[What you have to do]:
Count the rows below that contain the string "which", with case counting, and reply with the number alone.

==== Entries

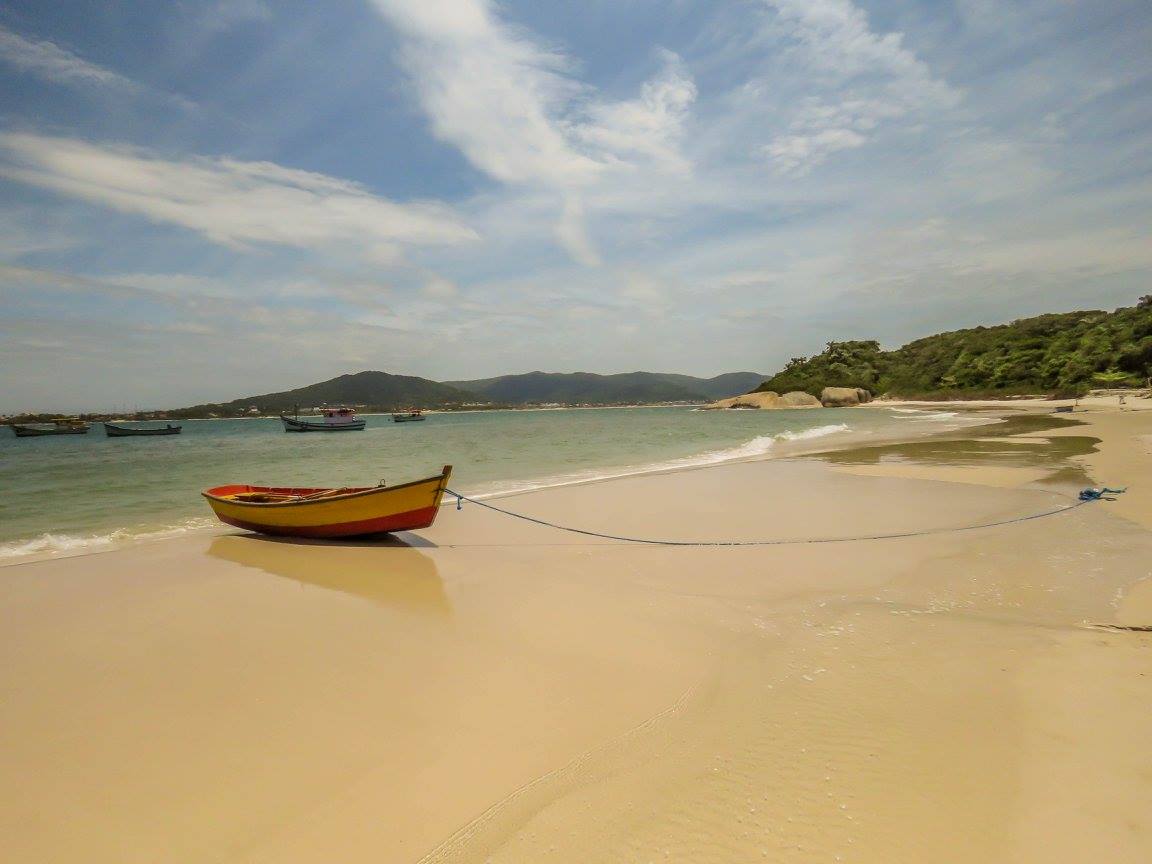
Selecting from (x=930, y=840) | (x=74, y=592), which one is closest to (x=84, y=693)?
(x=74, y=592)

========
==== Entries

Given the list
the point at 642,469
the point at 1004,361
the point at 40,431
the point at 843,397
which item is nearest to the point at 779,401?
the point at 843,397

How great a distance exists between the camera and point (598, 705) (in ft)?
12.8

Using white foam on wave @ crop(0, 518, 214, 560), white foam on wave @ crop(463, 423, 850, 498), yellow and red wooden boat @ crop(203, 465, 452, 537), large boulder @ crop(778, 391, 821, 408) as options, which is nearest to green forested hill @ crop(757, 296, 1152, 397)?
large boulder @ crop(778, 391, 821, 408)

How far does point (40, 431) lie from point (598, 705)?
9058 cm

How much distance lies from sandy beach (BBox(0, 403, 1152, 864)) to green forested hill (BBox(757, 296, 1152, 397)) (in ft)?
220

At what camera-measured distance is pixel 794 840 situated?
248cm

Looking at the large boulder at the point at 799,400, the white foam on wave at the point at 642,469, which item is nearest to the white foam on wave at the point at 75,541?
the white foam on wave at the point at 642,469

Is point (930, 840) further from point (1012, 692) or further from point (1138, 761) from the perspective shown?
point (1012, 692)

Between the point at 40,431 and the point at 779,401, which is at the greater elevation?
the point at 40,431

========

[Written solution]:
5